→ WHAT YOU ARE ASKED TO DO:
According to the text on virtual reality side effects, since when have pilots trained in virtual flight simulators?

→ GIVEN PASSAGE:
So why are these stories suddenly so much more ubiquitous?
One theory is that the PSVR is, simply, more comfortable. The majority of gamers didn’t play the Rift or Vive for for more than an hour without taking a break, because the headsets are too heavy, and press too much on the nose and sinuses. Another possible reason is that as more gamers pick up virtual reality, there are simple more people playing, and thus more stories of disassociation and distress. And, of course, there’s the forgive our technical difficulties phenomenon; VR has, until now, been very much in the beta stages. Early adopters expected strange side effects, since the technology was nascent. They were willing to forgive a lot more as simply the price of admission. Now that new users are picking it up, and it’s achieved real commercial reach, those players expected a polished product. They would complain if their Nintendo made them sick, and they’ll complain now if their PSVR or Rift causes their vision to occasionally flash to white.
So should you be worried?
Chances are, there’s no need to panic (or get rid of your shiny new VR system). While it often seems like we’re in the early days of virtual reality, the truth is that simulations have existed for years; pilots have been training in virtual flight simulators since the 1970s. Gregory P. Garvey, author of a research paper called Dissociation in virtual reality, suggests that “rather than a pathological disorder, dissociation is a normal response to the “artificial reality” of [VR].” Effects seem to naturally fade after hours or days, and cases of users experiencing side effects that linger are still very rare.
If you have a history of mental illness and cases of dissociation, you may want to hold off on trying VR. Otherwise? Strap on that headset. Just don’t operate any heavy machinery for a few hours afterward.

→ INFORMATION PROVIDED:
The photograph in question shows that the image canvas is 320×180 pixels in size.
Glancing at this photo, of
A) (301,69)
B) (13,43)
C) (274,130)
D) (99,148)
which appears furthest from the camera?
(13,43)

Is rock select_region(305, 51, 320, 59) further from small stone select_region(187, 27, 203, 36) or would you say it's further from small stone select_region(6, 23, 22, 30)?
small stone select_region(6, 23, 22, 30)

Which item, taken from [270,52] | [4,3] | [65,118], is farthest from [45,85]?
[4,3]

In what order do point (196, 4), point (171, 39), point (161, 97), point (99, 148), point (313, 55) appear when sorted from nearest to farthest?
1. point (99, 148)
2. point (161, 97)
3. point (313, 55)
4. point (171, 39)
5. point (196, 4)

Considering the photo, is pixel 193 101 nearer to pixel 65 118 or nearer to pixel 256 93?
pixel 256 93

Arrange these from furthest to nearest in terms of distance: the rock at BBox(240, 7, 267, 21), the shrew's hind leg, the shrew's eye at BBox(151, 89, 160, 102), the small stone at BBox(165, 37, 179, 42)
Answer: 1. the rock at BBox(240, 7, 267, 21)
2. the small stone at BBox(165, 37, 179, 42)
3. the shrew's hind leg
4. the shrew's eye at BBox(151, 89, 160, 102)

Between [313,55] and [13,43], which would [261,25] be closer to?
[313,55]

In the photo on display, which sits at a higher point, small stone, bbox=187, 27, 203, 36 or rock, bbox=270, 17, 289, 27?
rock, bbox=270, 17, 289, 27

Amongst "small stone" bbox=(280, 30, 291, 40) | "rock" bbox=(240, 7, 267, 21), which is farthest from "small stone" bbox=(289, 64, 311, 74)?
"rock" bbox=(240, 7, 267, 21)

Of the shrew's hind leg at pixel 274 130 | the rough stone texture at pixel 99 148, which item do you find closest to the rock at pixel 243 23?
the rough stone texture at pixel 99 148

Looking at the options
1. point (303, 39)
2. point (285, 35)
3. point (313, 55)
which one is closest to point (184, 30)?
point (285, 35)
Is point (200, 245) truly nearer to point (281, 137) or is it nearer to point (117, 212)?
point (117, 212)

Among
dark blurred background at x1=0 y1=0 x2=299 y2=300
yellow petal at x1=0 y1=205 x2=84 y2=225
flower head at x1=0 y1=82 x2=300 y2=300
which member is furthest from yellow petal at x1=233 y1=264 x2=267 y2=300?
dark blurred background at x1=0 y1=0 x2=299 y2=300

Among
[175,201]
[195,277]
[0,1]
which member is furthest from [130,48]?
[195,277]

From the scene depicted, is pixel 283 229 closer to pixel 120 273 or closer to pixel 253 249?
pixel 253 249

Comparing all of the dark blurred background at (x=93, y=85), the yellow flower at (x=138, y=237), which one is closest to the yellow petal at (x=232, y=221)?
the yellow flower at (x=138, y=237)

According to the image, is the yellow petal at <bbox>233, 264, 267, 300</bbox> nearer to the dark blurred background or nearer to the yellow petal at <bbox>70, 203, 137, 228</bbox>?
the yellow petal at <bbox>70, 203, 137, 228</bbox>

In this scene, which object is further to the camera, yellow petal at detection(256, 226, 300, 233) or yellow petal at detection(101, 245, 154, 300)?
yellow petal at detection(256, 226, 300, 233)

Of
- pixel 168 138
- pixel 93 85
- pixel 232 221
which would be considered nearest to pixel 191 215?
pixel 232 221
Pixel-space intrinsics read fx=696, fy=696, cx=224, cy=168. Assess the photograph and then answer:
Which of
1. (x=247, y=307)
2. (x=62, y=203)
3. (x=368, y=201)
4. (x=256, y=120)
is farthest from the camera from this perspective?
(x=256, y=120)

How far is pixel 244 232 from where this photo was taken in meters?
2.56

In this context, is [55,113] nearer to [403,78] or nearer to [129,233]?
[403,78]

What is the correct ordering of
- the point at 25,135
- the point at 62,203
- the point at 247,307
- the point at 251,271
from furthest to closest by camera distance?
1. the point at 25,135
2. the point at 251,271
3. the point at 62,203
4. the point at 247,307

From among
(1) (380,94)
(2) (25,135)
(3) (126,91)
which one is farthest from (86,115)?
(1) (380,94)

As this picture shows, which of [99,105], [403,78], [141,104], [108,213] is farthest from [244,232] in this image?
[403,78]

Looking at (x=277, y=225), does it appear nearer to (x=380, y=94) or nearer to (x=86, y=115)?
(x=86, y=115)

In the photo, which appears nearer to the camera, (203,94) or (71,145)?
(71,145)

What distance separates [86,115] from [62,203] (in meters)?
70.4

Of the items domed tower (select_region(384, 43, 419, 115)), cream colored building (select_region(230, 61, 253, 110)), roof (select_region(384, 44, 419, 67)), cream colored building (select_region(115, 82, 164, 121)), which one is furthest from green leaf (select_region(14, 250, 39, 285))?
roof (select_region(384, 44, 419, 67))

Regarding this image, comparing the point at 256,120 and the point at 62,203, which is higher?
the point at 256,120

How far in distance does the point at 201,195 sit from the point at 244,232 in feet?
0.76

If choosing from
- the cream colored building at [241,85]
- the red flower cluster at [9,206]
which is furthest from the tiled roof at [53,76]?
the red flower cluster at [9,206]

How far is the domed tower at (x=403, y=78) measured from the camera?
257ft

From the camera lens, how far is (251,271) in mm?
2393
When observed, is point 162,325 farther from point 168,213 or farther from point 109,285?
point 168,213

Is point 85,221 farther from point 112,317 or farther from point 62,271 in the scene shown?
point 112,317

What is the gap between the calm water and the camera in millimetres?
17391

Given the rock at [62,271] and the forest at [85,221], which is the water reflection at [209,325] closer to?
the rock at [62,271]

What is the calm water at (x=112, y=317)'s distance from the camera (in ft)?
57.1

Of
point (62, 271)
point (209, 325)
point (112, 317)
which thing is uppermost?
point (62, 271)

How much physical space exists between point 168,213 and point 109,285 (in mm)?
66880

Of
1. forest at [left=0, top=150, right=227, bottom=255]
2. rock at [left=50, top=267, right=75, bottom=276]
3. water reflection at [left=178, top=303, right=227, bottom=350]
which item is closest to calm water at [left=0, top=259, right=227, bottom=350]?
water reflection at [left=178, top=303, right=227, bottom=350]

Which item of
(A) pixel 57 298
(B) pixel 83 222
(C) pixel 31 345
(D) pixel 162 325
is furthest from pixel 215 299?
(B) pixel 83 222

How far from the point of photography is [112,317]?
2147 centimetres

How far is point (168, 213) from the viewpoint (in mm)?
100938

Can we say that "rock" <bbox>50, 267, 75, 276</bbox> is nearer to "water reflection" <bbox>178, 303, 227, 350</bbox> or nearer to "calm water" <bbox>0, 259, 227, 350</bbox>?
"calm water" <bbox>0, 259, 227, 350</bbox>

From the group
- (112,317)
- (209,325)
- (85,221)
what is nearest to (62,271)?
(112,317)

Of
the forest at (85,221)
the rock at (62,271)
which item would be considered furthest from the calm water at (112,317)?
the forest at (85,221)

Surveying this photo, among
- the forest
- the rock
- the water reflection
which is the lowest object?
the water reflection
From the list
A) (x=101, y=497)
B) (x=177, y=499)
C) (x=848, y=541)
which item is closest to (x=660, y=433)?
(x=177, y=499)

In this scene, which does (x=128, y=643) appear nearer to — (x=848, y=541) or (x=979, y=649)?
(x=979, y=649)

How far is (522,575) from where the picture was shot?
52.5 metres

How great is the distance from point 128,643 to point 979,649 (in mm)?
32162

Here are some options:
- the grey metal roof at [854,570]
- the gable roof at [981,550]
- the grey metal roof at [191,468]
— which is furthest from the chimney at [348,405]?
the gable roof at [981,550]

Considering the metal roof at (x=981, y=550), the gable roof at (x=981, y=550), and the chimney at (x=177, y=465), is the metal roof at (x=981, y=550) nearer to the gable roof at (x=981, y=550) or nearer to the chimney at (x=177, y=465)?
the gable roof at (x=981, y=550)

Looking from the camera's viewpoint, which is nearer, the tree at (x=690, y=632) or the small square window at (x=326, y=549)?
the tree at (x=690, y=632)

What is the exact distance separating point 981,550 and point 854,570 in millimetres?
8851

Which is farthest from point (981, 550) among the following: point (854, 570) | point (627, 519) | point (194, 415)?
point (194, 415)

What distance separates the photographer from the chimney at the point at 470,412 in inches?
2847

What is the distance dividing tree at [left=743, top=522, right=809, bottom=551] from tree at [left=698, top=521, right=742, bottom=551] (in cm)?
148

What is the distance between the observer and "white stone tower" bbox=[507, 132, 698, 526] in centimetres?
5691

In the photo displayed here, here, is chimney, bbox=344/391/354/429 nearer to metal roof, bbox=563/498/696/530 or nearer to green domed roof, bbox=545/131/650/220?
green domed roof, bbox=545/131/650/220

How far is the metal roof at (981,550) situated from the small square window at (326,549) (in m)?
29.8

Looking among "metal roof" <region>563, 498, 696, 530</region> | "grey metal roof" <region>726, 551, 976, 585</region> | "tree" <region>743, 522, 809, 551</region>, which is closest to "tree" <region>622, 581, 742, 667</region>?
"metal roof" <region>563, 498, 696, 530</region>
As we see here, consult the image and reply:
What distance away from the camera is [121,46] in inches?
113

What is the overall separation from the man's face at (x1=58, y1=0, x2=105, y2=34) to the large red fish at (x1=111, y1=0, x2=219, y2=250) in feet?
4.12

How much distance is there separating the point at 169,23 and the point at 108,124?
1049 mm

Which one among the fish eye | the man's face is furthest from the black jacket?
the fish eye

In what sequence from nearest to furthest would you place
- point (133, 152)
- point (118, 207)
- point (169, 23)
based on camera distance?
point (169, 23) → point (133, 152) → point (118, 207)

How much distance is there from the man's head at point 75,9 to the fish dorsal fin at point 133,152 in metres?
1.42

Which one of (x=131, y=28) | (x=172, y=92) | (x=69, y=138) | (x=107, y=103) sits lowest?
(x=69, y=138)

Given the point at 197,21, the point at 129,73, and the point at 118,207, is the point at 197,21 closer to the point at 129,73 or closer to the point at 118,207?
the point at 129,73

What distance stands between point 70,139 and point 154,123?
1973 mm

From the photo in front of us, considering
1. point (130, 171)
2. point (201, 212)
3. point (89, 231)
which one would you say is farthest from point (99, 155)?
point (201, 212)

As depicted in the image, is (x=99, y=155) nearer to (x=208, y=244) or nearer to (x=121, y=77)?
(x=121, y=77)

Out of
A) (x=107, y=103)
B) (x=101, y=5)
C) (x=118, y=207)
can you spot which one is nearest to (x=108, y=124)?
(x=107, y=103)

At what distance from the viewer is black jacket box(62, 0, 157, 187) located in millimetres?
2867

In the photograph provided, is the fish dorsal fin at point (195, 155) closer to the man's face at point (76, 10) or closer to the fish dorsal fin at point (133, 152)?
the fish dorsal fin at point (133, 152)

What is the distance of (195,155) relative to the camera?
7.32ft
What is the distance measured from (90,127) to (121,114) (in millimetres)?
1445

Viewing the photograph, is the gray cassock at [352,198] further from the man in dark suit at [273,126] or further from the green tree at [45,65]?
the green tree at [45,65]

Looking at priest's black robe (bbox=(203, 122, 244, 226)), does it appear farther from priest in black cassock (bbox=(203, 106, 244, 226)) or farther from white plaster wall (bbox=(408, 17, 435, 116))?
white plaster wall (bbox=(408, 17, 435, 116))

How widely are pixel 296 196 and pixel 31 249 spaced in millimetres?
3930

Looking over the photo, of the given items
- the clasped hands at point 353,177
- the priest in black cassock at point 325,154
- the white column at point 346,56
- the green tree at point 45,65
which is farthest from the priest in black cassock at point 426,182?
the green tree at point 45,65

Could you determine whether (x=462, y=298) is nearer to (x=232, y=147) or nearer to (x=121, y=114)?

→ CORRECT OUTPUT:
Since the 1970s.